CD improves diabetes in vivo. A and B: CD administered to homozygous and heterozygous BTBR ob/ob mice subcutaneously three times a week (n = 6 per group) resulted in a significant reduction in body weight (mean ± SD) starting at 4 months after the initiation of the treatment. *P < 0.05; **P < 0.01. C: CD administered to homozygous BTBR ob/ob mice resulted in a significant reduction in random glycemia (mean ± SD) starting at 4 months after the initiation of the treatment. Bar graph analysis (mean ± SD) of fasting plasma insulin (FPI) and glucose concentrations. FPI (**P < 0.01; ***P < 0.001; #P < 0.05) (D) and fasting plasma glucose (FPG) (**P < 0.01) (E) were significantly increased in homozygous mice when compared with heterozygous controls. The increase was prevented by CD treatment (#P < 0.05). F: IPGTTs performed at 5 months after the initiation of the CD treatment showed improved glucose tolerance in CD-treated BTBR ob/ob mice when compared with untreated BTBR ob/ob mice.
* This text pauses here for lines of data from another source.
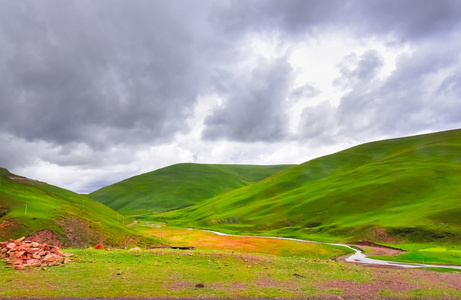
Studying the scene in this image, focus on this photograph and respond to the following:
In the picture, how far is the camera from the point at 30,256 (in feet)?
106

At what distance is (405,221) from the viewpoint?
329 feet

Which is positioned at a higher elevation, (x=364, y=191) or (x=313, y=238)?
(x=364, y=191)

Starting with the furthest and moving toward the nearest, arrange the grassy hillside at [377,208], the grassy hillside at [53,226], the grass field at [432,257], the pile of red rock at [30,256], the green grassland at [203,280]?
the grassy hillside at [377,208], the grass field at [432,257], the grassy hillside at [53,226], the pile of red rock at [30,256], the green grassland at [203,280]

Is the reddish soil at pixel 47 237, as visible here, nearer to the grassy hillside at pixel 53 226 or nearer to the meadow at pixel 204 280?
the grassy hillside at pixel 53 226

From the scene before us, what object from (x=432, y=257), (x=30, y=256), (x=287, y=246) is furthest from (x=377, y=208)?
(x=30, y=256)

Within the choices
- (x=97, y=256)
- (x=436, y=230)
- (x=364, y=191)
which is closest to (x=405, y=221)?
(x=436, y=230)

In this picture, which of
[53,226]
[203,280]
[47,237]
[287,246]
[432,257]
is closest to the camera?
[203,280]

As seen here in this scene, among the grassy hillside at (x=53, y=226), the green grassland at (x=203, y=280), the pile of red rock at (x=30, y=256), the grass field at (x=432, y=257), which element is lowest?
the grass field at (x=432, y=257)

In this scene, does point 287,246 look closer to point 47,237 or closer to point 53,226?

G: CD treatment did not affect the sensitivity to a single dose of short-acting insulin (4 mU/g) in BTBR ob/ob mice. H: Representative perifusion experiment and bar graph analysis of the area under the curve demonstrating the effect of 0.5 mmol/L CD on glucose-stimulated insulin release in human pancreatic islets from four independent donors (**P < 0.01). I: Immunofluorescence staining for ABCA1 reveals increased ABCA1 expression in pancreata of CD-treated BTBR ob/ob mice when compared with untreated littermates (left). Bar graph analysis (right) showing that pancreata isolated from homozygous BTBR ob/ob mice are characterized by significantly decreased ABCA1 expression when compared with heterozygous littermates (###P < 0.001). CD treatment significantly increased ABCA1 expression in pancreata of homozygous BTBR ob/ob (***P < 0.001) and heterozygous BTBR ob/+ mice (**P < 0.01). AUC, area under the curve; CTRL, control; Het, heterozygous; Homo, homozygous; MFI, mean fluorescent intensity; WT, wild type.